▸ **Task A**
Extract the stretch of the discussion of locked-down phones from "But expecting to" through "they didn't expect.", copying it word for word.

▸ **Document text**
But expecting to be able to do whatever you want with a device *is*
asking to be catered to.  That is not what the majority of the market
wants.  They want something that prevents them from doing stupid stuff
that will make their device work in a way they didn't expect.

>> When I was looking for a new AT&T smartphone last month, my two options
>> were an iPhone or a Motorola Backflip.  You know what?  The Backflip
>> through AT&T is *just* as locked down as the iPhone.
> And that's just as problematic.  Having competition who exhibits the
> same bad behavior doesn't make the bad behavior OK.  [Though I believe
> it's not the competing hardware vendor who is causing the problem in
> this case, but the service provider.  Same difference, sadly, given
> that the devices only work (completely) properly with a compatible
> service carrier.]

Exactly.  The irony is the main reason I left Verizon's superior signal
was because I was frustrated on how they locked down their more featured
phones (reducing bluetooth capabilities, etc).

▸ **Task B**
In the entries below, write out the stretch from their start through the line containing "[137,230,186,245]", with "Box" changed to "Region" and nothing else altered. Return only those lines.

▸ **Dataset records**
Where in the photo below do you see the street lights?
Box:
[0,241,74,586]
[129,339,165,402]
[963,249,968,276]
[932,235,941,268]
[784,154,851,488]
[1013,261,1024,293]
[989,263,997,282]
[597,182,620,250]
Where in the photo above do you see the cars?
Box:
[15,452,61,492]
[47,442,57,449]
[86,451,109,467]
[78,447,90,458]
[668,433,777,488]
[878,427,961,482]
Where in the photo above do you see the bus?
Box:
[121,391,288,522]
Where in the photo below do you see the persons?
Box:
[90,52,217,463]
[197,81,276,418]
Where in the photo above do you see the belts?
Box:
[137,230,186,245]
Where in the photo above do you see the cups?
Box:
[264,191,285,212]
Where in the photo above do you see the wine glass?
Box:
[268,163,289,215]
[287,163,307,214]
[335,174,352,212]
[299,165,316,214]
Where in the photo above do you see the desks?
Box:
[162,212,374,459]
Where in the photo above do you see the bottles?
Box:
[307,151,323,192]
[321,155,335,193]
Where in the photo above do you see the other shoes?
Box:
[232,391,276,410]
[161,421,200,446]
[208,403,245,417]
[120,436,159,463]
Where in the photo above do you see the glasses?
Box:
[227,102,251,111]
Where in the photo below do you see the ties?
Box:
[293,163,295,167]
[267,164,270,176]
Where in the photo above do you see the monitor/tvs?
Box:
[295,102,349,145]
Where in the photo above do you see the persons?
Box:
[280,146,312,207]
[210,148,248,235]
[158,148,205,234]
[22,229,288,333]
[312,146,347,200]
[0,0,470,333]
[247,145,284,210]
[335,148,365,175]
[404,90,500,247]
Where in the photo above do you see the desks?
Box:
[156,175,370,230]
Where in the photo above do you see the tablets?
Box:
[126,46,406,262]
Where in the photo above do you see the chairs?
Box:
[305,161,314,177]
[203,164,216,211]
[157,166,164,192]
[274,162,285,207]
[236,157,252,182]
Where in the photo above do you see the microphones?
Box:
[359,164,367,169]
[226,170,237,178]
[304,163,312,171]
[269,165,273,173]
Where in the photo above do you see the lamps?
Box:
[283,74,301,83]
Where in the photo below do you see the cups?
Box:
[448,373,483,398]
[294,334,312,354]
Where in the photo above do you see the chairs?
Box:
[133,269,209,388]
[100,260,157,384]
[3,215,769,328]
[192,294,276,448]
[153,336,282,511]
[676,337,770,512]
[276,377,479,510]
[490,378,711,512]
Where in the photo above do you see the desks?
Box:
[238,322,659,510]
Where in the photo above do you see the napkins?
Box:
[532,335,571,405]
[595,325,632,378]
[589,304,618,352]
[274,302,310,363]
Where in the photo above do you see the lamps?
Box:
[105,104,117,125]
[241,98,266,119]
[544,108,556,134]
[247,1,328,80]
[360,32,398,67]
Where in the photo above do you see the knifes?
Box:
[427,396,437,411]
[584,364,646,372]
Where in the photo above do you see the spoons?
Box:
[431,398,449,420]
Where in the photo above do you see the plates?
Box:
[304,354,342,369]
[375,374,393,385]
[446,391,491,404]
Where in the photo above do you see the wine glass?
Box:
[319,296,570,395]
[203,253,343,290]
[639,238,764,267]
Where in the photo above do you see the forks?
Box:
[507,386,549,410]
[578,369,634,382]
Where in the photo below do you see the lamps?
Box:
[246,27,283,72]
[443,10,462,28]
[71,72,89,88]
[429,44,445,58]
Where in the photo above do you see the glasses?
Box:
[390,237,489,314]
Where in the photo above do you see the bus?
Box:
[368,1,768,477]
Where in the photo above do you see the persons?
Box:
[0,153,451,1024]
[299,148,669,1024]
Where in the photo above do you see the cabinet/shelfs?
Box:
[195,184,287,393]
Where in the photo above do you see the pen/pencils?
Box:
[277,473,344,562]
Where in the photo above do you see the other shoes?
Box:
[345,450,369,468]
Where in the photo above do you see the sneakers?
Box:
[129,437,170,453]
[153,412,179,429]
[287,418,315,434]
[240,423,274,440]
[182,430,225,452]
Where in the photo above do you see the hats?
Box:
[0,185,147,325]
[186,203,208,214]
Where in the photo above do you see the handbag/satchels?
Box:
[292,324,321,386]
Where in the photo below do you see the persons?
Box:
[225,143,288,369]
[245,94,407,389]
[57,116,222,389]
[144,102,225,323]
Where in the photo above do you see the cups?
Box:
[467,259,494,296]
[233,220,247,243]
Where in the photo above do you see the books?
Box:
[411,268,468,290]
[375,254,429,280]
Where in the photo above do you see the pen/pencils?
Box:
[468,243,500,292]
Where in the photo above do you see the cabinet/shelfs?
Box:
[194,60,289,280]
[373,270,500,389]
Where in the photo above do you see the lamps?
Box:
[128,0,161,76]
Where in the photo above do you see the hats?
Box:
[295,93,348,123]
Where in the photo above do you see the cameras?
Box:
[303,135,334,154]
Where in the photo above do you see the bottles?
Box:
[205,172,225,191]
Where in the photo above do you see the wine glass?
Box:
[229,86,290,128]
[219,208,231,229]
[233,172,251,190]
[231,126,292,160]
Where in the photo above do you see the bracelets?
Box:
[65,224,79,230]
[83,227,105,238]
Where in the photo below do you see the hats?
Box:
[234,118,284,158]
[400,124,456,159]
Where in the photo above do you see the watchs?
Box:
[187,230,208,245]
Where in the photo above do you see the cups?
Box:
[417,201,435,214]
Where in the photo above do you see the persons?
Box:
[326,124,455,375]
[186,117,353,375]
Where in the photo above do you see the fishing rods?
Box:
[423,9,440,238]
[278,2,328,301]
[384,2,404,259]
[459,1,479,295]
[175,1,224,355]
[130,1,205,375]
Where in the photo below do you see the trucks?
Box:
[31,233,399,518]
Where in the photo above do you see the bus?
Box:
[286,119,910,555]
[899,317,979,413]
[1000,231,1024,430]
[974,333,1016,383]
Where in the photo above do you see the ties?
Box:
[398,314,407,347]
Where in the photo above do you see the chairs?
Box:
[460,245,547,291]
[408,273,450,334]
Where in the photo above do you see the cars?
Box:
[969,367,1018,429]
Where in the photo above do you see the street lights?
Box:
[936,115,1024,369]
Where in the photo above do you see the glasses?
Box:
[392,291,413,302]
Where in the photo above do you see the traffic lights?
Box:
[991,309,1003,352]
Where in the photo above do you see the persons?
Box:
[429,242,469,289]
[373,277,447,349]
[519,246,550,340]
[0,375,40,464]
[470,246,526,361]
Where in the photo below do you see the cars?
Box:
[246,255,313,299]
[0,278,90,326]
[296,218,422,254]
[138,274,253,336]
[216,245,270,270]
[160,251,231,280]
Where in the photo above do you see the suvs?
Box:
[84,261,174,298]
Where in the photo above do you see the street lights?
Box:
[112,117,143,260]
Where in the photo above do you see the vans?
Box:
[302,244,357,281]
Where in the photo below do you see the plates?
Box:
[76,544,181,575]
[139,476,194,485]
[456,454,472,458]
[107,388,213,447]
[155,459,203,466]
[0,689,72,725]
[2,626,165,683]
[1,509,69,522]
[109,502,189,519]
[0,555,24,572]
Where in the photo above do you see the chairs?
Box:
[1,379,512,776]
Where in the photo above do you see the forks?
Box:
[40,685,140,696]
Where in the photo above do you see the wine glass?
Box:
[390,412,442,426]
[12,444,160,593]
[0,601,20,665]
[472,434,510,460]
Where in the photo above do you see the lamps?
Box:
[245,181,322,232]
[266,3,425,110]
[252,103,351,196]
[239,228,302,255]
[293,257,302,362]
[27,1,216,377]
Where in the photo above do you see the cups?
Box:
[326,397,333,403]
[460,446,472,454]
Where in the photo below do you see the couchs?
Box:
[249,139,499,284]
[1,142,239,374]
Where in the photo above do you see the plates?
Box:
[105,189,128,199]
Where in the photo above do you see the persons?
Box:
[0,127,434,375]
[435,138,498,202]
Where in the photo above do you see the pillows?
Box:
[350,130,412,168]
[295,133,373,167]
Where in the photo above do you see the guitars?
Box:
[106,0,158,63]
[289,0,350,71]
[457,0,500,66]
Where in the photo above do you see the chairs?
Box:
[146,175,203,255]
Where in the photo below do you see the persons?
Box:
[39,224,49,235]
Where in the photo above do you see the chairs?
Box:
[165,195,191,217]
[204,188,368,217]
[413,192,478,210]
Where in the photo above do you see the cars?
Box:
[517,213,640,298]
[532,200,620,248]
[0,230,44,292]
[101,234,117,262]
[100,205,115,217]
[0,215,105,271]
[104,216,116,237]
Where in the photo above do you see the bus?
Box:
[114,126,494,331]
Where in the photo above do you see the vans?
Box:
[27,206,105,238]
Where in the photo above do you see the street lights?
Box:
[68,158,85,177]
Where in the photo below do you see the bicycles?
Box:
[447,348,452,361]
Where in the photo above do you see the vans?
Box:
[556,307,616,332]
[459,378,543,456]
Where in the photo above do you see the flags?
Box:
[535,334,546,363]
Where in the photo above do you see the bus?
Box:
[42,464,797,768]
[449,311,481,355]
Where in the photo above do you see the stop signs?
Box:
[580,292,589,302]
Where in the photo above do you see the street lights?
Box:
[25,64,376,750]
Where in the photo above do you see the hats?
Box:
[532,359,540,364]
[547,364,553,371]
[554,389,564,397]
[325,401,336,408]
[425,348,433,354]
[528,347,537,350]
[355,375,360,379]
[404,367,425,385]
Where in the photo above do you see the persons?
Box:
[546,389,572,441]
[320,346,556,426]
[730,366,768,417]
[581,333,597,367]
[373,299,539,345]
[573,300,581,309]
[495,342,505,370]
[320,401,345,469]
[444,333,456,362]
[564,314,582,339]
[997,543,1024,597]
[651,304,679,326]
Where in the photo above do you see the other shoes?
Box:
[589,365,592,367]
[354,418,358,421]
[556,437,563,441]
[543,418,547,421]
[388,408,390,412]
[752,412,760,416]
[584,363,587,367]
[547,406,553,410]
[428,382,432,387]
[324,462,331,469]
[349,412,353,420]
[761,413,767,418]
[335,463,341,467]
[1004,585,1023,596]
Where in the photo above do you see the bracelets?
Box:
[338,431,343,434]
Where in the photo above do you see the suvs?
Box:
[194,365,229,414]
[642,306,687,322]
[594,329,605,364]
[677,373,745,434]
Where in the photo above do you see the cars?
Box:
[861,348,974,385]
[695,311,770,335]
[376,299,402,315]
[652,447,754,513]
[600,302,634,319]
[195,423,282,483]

▸ **Full response A**
But expecting to be able to do whatever you want with a device *is*
asking to be catered to.  That is not what the majority of the market
wants.  They want something that prevents them from doing stupid stuff
that will make their device work in a way they didn't expect.

▸ **Full response B**
Where in the photo below do you see the street lights?
Region:
[0,241,74,586]
[129,339,165,402]
[963,249,968,276]
[932,235,941,268]
[784,154,851,488]
[1013,261,1024,293]
[989,263,997,282]
[597,182,620,250]
Where in the photo above do you see the cars?
Region:
[15,452,61,492]
[47,442,57,449]
[86,451,109,467]
[78,447,90,458]
[668,433,777,488]
[878,427,961,482]
Where in the photo above do you see the bus?
Region:
[121,391,288,522]
Where in the photo below do you see the persons?
Region:
[90,52,217,463]
[197,81,276,418]
Where in the photo above do you see the belts?
Region:
[137,230,186,245]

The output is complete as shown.